### Written request:
In the records below, revise the part that opens with the line containing "Surveying this photo, is" and closes with the line containing "36.4 metres". Replace "lens" with "camera" and leave everything else unchanged.

== Task inputs

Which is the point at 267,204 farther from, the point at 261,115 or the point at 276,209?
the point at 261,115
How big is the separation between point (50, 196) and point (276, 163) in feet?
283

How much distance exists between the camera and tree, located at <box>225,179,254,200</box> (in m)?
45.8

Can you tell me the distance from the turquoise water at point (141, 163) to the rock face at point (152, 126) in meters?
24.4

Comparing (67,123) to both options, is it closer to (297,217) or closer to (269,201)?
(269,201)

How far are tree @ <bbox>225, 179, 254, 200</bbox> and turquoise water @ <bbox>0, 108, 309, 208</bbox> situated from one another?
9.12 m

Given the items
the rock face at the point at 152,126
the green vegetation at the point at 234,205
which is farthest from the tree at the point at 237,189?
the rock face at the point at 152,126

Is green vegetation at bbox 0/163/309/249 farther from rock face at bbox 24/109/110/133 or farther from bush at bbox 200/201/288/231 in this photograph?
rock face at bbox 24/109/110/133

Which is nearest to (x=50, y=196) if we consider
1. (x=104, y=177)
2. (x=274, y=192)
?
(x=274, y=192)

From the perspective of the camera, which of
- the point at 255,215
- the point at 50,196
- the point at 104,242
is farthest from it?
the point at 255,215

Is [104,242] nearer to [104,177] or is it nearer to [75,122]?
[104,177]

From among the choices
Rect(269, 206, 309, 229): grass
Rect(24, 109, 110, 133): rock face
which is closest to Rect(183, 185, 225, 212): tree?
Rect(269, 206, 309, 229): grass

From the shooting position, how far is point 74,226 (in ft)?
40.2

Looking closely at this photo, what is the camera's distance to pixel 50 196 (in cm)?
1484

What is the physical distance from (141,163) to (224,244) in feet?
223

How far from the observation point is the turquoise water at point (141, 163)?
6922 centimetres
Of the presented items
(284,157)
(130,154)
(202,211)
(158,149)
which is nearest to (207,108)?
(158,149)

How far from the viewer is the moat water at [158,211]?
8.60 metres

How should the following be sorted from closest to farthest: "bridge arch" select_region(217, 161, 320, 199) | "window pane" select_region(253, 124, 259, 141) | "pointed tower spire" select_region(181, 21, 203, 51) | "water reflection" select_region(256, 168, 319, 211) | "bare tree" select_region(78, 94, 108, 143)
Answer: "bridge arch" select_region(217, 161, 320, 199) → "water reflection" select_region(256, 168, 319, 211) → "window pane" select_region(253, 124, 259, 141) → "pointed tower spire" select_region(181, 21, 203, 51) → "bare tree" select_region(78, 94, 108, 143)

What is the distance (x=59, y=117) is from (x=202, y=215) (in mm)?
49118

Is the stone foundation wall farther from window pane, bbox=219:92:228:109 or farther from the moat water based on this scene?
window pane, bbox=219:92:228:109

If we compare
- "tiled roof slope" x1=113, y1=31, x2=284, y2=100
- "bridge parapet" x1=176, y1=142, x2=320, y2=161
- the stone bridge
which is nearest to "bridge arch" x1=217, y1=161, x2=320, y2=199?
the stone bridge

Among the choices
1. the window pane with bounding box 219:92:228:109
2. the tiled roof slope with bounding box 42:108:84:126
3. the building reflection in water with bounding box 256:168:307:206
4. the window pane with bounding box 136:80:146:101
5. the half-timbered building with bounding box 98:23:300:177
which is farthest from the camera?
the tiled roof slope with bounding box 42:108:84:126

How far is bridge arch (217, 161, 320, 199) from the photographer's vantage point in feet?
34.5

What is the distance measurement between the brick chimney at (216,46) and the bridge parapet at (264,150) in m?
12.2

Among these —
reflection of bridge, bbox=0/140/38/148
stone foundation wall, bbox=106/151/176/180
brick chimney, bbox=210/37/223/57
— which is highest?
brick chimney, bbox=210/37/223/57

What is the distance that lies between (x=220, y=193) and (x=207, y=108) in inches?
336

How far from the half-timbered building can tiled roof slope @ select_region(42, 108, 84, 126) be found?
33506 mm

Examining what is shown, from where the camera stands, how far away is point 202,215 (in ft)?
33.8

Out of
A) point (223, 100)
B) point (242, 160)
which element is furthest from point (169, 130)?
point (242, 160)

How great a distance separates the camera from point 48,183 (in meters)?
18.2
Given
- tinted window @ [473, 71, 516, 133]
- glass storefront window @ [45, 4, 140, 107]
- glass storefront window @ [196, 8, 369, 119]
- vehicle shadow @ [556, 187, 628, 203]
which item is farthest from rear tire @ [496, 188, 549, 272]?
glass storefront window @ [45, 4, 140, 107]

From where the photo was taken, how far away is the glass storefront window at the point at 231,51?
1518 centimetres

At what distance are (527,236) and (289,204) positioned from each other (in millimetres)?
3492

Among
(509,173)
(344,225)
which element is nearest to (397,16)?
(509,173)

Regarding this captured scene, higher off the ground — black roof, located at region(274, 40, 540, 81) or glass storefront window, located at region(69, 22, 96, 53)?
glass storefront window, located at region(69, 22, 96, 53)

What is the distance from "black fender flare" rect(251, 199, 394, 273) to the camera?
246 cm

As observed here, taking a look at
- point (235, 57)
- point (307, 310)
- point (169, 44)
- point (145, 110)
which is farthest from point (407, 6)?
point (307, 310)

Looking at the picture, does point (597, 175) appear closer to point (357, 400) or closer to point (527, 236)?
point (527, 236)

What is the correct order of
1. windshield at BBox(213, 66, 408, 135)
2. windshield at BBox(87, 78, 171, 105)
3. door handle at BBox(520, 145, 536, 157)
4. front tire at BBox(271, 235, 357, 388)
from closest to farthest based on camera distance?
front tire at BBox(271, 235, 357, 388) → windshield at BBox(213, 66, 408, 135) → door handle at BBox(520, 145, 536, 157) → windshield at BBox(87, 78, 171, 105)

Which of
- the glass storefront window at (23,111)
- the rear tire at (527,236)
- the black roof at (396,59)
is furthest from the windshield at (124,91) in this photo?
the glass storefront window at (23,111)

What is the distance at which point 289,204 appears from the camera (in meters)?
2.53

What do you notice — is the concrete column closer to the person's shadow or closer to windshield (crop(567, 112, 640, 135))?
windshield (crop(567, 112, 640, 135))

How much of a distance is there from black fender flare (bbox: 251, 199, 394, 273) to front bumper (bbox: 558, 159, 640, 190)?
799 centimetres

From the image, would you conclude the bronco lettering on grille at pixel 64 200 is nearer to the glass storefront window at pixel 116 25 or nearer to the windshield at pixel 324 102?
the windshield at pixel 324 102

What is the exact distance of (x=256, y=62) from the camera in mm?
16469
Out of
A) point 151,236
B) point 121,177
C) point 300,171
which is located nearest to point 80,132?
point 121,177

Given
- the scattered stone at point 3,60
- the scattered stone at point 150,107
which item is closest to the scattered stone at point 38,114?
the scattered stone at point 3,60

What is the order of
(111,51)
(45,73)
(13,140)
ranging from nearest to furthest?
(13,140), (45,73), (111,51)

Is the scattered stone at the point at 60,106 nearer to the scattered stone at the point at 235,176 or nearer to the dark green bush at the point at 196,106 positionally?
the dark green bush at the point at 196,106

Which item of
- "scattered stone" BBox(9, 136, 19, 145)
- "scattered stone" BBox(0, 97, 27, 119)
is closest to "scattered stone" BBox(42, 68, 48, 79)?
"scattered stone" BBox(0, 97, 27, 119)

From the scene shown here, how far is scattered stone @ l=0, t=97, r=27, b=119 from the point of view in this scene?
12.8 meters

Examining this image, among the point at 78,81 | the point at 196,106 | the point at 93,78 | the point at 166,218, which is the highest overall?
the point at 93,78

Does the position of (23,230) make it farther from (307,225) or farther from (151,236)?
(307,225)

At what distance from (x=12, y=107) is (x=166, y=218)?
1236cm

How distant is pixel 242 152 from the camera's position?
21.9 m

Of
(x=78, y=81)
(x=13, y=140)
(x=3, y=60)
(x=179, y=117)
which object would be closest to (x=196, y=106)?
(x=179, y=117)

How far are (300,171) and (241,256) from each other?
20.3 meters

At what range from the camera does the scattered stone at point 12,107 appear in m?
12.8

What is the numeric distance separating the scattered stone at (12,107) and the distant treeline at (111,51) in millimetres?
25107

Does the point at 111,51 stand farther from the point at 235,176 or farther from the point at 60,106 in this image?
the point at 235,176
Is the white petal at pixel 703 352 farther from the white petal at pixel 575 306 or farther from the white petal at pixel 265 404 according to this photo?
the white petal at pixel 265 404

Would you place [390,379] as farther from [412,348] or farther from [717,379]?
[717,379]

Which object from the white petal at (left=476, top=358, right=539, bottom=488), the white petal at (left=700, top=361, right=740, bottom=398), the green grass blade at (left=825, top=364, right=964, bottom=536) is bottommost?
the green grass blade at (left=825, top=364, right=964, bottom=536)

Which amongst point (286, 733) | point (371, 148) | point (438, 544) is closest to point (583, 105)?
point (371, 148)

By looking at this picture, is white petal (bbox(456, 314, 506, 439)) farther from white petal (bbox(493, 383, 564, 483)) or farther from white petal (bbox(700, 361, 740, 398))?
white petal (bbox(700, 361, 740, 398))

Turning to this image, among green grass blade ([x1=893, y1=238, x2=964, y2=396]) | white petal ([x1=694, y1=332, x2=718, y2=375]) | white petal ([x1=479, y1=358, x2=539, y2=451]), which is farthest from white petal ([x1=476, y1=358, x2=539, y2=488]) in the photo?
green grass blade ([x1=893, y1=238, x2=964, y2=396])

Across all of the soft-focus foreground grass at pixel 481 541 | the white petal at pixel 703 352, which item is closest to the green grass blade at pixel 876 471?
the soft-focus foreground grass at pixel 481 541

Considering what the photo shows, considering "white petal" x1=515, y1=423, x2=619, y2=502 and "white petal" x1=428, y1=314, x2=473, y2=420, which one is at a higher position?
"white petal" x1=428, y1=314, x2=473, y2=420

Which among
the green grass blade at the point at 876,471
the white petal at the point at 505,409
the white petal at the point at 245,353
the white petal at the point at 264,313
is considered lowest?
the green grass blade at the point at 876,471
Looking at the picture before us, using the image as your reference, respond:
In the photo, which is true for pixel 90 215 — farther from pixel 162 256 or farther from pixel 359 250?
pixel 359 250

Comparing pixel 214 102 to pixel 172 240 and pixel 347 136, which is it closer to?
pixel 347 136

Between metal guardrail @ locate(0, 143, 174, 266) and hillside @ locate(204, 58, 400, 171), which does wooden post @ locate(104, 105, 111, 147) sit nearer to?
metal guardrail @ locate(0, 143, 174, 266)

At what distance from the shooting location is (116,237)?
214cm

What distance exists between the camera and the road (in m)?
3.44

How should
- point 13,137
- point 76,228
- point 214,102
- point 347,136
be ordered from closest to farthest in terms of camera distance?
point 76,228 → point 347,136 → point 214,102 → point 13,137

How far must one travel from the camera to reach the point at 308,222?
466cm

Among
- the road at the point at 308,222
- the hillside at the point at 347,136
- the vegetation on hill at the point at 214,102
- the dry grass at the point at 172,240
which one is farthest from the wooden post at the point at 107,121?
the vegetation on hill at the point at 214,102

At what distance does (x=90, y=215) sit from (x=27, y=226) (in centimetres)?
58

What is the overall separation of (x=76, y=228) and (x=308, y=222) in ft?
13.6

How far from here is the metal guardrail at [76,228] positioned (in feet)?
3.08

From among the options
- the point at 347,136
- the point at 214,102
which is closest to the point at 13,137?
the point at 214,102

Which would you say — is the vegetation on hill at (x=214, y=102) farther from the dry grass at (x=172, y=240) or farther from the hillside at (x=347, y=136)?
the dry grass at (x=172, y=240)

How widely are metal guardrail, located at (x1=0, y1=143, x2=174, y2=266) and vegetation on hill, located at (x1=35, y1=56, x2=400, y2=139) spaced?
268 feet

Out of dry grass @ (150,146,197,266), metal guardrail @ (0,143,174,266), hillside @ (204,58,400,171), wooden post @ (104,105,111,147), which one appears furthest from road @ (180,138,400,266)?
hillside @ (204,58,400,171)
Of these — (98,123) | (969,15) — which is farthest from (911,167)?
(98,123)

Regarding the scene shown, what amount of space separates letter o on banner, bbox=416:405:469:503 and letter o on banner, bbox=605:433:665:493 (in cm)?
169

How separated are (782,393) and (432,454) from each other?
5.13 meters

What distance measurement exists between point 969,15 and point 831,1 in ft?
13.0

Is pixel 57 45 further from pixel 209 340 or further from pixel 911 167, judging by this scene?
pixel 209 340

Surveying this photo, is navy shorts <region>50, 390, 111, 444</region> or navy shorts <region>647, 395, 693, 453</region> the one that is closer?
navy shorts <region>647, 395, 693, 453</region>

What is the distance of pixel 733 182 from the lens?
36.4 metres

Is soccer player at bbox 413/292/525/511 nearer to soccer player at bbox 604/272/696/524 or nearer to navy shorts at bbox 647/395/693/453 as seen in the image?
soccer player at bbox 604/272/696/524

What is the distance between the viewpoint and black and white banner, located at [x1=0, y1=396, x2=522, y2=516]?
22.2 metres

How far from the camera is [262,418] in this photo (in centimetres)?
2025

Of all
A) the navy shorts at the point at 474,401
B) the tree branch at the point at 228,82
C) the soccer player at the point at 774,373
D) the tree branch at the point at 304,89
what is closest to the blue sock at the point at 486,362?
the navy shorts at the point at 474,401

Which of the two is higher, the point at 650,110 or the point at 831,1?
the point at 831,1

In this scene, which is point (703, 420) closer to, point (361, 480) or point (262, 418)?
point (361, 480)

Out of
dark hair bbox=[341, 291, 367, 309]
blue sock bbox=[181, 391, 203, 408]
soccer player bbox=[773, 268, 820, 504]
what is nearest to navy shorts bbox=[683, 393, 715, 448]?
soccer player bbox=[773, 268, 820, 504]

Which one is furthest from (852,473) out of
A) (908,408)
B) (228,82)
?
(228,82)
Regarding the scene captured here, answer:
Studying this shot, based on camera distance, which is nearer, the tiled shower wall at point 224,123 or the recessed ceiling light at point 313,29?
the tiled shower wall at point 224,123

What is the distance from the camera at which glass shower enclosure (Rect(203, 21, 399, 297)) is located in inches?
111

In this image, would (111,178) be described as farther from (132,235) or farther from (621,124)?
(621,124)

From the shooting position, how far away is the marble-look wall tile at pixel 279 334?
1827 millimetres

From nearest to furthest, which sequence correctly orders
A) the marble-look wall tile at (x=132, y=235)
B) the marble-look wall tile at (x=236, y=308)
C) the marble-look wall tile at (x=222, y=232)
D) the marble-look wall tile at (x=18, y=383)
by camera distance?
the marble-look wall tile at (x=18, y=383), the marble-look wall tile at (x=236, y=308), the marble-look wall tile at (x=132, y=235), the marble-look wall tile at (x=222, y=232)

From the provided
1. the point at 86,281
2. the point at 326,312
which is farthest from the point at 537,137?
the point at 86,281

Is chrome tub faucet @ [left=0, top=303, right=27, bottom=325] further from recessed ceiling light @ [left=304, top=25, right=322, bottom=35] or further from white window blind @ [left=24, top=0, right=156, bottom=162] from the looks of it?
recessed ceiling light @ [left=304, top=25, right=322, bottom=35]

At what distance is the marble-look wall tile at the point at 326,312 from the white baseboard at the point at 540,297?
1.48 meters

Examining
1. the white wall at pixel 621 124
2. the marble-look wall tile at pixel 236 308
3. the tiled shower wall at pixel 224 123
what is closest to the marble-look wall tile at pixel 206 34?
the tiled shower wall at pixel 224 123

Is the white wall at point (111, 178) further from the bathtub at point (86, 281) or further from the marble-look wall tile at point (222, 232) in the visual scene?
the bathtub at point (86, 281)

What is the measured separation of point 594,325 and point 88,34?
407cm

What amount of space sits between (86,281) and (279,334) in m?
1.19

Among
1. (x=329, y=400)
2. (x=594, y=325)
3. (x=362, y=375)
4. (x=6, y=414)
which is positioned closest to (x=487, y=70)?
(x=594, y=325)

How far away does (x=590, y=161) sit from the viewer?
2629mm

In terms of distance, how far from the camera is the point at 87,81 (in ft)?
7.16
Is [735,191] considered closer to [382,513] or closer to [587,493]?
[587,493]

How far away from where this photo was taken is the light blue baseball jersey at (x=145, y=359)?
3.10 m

====

### Correct result:
Surveying this photo, is navy shorts <region>50, 390, 111, 444</region> or navy shorts <region>647, 395, 693, 453</region> the one that is closer?
navy shorts <region>647, 395, 693, 453</region>

What is the distance of pixel 733 182 from the camera?
36.4 metres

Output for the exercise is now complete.